Dalam sambutannya, Sekda Zulfinasran menyampaikan bahwa peluncuran Krenova merupakan langkah penting dalam memperkuat pondasi peternakan rakyat. Ia mengapresiasi ide-ide inovatif yang lahir dari peserta karena dinilai mampu menjawab kebutuhan dan masalah nyata yang dihadapi peternak.
“Kreativitas adalah nafas pembangunan, sedangkan inovasi adalah motor penggeraknya,” tegasnya.
Sekda menegaskan komitmen pemerintah daerah memperluas kerja sama antara peternak, akademisi, dan pemerintah agar inovasi lokal terus berkembang dan menjadi bagian dari strategi pembangunan jangka panjang.
Pada kesempatan itu, Sekda menetapkan Sumber Belajar Subsektor Peternakan melalui pengembangan Demonstration Plot Kandang Komunal di Desa Nambaru. Fasilitas ini disiapkan menjadi “laboratorium lapangan” bagi peternak untuk mempraktikkan teknik pengelolaan ternak modern, belajar teknologi baru, serta berdiskusi dalam forum edukatif.
Pendekatan berbasis praktik ini diyakini mampu mempercepat penyebaran inovasi dan meningkatkan efektivitas pembangunan peternakan desa.
Menjawab isu keterbatasan pakan, Sekda mengajak seluruh kelompok ternak mendukung Gerakan Tanam Hijauan Pakan Ternak (HPT). Upaya ini dinilai dapat menurunkan biaya produksi, meningkatkan kualitas penggemukan, serta menjaga keberlanjutan lingkungan yang menjadi dasar ketahanan pangan.
Selain itu, Sekda juga meresmikan Kandang Komunal dan Saung Tani yang diproyeksikan sebagai pusat produktivitas, ruang pembelajaran, sekaligus tempat merumuskan rencana pengembangan peternakan secara partisipatif.
Menanggapi perubahan status kelembagaan penyuluhan, Sekda menegaskan bahwa kebijakan tersebut justru memperkuat peran penyuluh di lapangan. Ia menyebut penyuluh kini memiliki akses pembinaan yang lebih jelas serta ruang pengembangan karier yang semakin terbuka.
Menurutnya, penyuluh tetap menjadi garda terdepan dalam keberhasilan inovasi dan pembangunan peternakan di Parigi Moutong.
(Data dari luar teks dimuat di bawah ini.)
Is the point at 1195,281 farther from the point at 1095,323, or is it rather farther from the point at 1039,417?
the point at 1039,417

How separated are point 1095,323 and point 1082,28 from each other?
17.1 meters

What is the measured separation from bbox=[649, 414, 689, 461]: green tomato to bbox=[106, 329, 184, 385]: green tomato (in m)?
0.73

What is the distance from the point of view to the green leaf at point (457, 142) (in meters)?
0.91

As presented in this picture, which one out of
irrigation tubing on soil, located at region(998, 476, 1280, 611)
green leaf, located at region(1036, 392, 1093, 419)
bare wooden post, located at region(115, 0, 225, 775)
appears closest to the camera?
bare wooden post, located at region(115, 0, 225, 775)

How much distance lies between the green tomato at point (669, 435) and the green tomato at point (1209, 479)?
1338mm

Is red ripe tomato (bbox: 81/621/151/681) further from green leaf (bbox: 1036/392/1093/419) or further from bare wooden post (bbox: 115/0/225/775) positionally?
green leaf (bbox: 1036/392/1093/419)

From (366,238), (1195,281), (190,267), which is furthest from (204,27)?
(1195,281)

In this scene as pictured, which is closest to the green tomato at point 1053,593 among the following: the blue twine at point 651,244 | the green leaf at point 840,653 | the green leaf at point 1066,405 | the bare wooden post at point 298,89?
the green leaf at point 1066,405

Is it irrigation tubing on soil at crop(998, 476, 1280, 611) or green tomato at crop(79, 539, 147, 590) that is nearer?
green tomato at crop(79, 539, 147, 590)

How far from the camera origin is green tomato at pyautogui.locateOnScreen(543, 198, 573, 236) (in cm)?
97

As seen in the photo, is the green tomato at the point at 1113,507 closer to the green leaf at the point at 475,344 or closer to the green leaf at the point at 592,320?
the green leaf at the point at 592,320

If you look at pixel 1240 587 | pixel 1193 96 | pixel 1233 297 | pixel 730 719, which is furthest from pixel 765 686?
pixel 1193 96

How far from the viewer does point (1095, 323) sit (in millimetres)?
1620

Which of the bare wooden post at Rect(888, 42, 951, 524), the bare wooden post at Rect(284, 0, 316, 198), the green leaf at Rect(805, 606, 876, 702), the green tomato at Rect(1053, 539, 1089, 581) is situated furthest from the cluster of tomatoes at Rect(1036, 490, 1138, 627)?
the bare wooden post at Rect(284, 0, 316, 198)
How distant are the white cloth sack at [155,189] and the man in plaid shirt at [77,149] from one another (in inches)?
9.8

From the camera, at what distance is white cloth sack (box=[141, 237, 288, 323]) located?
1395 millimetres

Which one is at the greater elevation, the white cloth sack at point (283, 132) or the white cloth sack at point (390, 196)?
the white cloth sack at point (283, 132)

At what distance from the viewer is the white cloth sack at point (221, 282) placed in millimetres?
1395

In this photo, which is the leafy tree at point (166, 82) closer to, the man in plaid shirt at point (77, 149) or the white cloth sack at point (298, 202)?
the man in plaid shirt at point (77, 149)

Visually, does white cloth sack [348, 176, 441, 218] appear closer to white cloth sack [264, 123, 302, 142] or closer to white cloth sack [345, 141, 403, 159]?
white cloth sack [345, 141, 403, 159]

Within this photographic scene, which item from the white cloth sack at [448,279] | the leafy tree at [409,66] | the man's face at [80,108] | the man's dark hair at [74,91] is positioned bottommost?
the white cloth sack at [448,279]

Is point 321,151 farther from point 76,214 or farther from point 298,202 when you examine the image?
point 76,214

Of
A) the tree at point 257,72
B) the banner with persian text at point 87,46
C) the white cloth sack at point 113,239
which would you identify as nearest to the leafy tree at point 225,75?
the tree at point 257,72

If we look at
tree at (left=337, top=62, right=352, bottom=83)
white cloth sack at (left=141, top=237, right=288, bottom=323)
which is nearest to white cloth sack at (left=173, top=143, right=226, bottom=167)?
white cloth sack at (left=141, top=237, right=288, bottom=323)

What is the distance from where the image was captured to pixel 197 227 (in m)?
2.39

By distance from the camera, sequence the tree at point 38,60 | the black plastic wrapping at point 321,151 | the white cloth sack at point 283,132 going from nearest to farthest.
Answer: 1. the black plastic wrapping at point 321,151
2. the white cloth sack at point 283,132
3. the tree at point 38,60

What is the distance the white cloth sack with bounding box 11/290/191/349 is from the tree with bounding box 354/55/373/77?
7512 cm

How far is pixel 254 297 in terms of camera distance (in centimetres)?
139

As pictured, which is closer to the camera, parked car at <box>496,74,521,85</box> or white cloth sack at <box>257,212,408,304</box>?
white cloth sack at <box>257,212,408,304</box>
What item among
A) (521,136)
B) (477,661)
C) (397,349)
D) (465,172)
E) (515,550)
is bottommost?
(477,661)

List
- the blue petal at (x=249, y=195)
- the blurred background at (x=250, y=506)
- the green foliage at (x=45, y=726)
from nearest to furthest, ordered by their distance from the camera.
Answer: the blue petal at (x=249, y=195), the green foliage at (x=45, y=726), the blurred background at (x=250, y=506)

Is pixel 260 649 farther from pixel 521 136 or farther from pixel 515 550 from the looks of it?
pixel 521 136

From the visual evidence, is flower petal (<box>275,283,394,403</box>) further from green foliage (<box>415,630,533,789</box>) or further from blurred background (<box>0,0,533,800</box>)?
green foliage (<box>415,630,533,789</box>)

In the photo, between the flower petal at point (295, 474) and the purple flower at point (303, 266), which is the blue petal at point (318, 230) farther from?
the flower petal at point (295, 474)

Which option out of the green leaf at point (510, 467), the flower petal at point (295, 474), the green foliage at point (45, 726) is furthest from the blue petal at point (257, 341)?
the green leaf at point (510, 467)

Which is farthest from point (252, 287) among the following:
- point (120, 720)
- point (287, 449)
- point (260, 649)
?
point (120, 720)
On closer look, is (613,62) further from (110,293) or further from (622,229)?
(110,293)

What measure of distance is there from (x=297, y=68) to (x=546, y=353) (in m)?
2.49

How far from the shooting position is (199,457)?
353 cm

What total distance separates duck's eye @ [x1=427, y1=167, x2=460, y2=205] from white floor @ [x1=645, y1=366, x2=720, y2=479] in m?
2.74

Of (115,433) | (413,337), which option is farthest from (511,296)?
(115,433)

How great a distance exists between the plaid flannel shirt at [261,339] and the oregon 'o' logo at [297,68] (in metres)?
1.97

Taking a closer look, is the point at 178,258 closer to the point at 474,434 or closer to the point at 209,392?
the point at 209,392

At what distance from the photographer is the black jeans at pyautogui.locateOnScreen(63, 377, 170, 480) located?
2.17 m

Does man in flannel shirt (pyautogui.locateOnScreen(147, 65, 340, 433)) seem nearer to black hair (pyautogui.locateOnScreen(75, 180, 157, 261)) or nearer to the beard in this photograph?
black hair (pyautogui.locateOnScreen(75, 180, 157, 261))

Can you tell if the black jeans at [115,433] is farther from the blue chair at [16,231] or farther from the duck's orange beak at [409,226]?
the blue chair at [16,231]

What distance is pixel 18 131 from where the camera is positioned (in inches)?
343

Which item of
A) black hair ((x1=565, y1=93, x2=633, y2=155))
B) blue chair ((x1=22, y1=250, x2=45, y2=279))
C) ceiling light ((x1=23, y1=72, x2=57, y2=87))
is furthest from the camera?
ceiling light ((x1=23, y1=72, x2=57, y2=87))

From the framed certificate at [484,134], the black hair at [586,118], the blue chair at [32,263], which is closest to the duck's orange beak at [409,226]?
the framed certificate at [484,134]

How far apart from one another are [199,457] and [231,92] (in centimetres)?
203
Di akhir kegiatan, Sekda mengajak seluruh pemangku kepentingan pemerintah desa, penyuluh, kelompok tani, akademisi, dan pelaku usaha untuk menjaga, memanfaatkan, dan mengembangkan seluruh program yang telah diluncurkan.
Ia menegaskan bahwa masa depan peternakan Parigi Moutong sangat ditentukan oleh kekuatan kolaborasi lintas sektor.